Quando sabem quem Eu sou, muitos imaginam que presencio tantos detalhes que nem todos são "bons o suficiente" para tomar espaço em Minha memória. Eu lhes digo que não é bem assim que funciona. Vejam, é difícil explicar para quem não consegue captar toda a experiência que é ser algo como Eu. Mas saibam que Eu me lembro de tudo e de todos, mesmo que sejam muitos, ainda mais para vocês, que não compreendem as dimensões como a Mim.

Ainda assim, há de fato aqueles que Nos marcam mais do que os outros. Cujo sentimento é tão fervoroso, tão intenso e transcendental, que não há como deixar de relembrá-los com uma saudade agridoce.

Lembro-me de duas jovens, tão belas quanto jovens mulheres poderiam ser. Uma delas era Pauline Dimakos, uma moça de cabelos pretos cacheados curtos na altura da nuca seguindo uma nova moda que ressurgia, a pele olivada dos ombros e do rosto enfeitadas com umas poucas sardas. Seus olhos castanhos eram tão vívidos e curiosos que poderiam abrigar um universo inteiro em suas írises, assim como sua própria personalidade.

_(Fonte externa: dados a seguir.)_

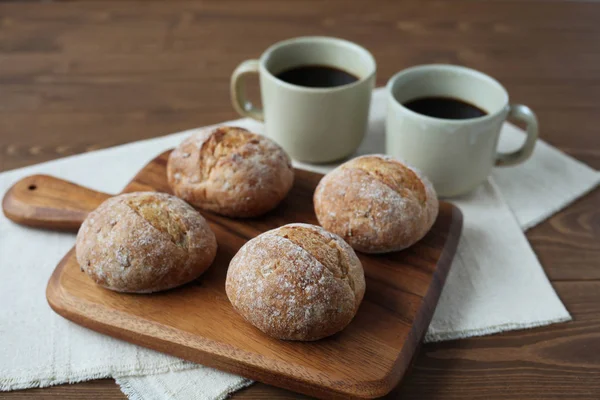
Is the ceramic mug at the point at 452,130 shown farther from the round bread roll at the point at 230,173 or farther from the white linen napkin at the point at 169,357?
the round bread roll at the point at 230,173

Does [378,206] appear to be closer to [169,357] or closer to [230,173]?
[230,173]

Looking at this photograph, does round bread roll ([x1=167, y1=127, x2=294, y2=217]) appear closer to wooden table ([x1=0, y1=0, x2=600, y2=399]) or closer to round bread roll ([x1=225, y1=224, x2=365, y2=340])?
round bread roll ([x1=225, y1=224, x2=365, y2=340])

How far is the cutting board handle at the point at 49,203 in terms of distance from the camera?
1496 millimetres

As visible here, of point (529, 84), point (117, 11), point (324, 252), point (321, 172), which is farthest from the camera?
point (117, 11)

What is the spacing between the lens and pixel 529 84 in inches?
86.4

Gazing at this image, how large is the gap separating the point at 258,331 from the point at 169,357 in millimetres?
189

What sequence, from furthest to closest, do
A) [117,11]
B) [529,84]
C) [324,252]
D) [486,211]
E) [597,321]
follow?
[117,11] < [529,84] < [486,211] < [597,321] < [324,252]

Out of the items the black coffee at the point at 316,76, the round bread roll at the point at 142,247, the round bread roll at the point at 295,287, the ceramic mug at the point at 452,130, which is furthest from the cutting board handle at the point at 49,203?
the ceramic mug at the point at 452,130

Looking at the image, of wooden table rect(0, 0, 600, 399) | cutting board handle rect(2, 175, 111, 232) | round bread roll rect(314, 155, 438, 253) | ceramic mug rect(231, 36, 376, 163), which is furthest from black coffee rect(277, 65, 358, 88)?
cutting board handle rect(2, 175, 111, 232)

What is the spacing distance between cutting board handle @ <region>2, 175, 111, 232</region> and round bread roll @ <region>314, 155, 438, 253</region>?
58 cm

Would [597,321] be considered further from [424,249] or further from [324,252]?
[324,252]

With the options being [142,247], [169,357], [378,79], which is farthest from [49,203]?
[378,79]

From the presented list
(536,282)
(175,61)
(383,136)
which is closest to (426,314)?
(536,282)

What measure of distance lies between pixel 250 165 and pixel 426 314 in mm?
529
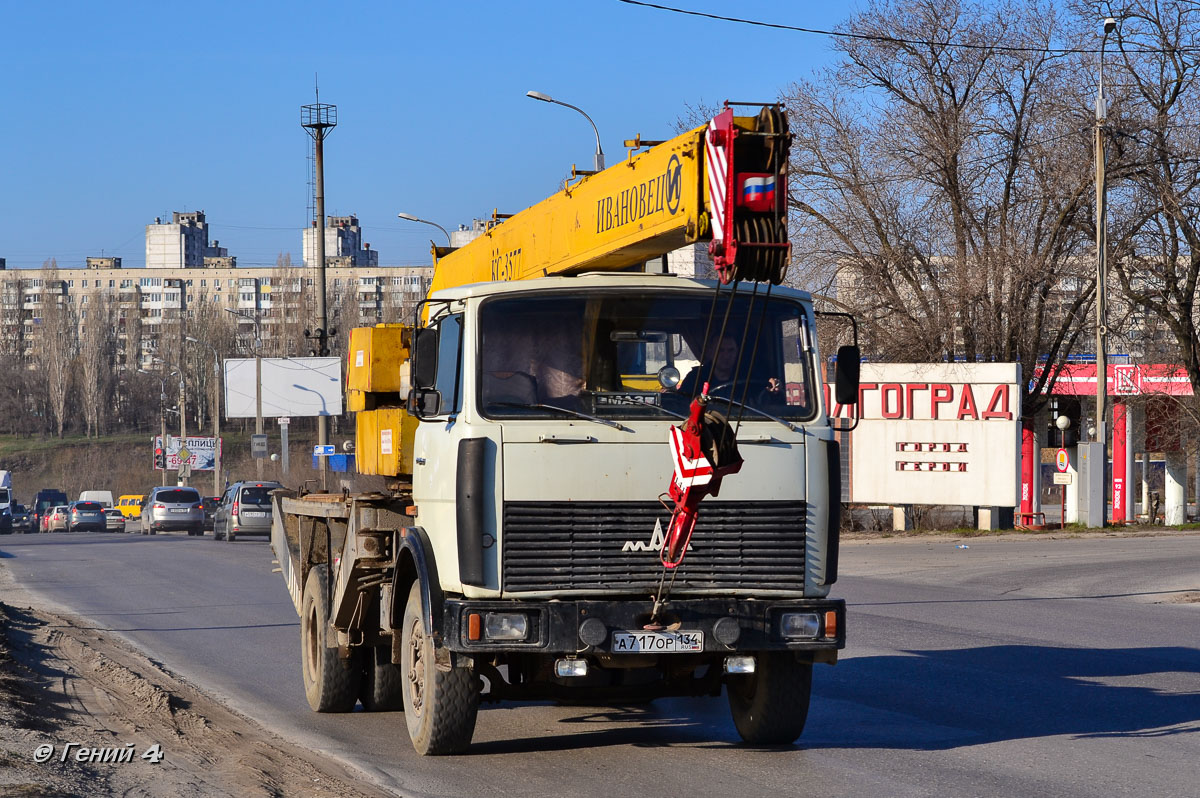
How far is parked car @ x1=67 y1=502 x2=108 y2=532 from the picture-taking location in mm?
56031

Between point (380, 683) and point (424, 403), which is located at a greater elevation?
point (424, 403)

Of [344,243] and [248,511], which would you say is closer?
[248,511]

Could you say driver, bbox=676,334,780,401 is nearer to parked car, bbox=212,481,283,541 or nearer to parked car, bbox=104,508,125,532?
parked car, bbox=212,481,283,541

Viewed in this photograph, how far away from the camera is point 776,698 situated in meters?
7.89

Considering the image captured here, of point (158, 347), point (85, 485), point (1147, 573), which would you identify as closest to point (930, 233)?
point (1147, 573)

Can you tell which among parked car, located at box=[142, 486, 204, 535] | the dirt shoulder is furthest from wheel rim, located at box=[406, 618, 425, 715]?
parked car, located at box=[142, 486, 204, 535]

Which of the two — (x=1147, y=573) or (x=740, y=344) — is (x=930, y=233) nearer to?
(x=1147, y=573)

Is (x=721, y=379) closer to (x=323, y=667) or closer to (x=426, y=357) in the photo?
(x=426, y=357)

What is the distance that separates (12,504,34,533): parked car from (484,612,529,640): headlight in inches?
2199

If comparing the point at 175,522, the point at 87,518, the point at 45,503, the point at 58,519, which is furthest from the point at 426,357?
the point at 45,503

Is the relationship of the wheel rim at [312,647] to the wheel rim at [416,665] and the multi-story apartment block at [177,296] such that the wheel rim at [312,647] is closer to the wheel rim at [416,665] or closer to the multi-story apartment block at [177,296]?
the wheel rim at [416,665]

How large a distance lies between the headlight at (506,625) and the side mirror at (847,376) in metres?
2.31

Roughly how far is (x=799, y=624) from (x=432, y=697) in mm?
2006

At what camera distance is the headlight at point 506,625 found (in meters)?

A outra era Aphrodite Maxwell, e você pode imaginar porquê esse nome sempre Me faz sorrir um pouquinho. Ela parecia um certo oposto de Pauline, mais reflexiva, com sua beleza e sensualidade reservadas, daquelas que te conquistam só com um olhar. Os cabelos dela eram lisos e escorridos por toda a extensão de suas costas num misto de loiro e ruivo, sua pele era clara como porcelana e as maçãs do rosto altas emolduravam sua face como uma escultura.

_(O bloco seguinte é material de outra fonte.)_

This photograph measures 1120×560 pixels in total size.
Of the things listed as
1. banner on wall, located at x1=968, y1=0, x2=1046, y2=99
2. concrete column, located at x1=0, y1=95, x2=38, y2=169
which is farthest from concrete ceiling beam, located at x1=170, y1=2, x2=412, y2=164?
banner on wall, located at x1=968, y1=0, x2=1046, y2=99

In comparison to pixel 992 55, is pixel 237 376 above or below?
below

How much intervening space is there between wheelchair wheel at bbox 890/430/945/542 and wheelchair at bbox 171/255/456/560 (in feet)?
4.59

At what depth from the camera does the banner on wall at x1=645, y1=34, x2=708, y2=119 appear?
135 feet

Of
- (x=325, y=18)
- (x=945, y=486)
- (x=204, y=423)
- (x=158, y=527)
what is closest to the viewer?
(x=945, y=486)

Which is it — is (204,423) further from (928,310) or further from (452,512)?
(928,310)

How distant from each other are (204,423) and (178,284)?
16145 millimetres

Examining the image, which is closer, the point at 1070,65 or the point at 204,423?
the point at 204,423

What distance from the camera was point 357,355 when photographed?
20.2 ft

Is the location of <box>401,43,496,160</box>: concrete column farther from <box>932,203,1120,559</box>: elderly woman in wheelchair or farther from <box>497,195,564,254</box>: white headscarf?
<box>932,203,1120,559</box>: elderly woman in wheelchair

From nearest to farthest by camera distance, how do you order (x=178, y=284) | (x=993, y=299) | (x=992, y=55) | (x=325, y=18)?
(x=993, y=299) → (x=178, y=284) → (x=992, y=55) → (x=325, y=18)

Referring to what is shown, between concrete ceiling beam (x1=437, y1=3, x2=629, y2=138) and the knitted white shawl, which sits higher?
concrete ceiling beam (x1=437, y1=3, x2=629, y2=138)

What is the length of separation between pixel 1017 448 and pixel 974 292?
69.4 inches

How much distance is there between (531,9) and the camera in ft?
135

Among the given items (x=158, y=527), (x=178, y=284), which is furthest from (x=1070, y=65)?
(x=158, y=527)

Foi por um acaso de um dia quente do verão de 1972 que as duas se encontraram nas margens de um lago do Michigan onde muitas famílias decidiram acampar. Era difícil não notar nenhuma das duas passando por perto, tão belas como eram.

Aphrodite gostava de caminhar pelo píer, colocar os pés na água e olhar para baixo, tentando desafiar seus olhos a vislumbrarem o que vivia nas profundezas. Eram algas? Ou peixes? Aquilo que cintilava seria uma concha ou apenas uma pedrinha refletindo a luz do sol?

— Procurando alguma sereia?

A voz a fez dar um pulo. Quando se virou, viu a moça morena com um óculos de sol e as mãos nos bolsos dos shorts, a luz do sol por trás de seus cabelos e um sorriso brincalhão nos lábios. Aphrodite corou e disfarçou.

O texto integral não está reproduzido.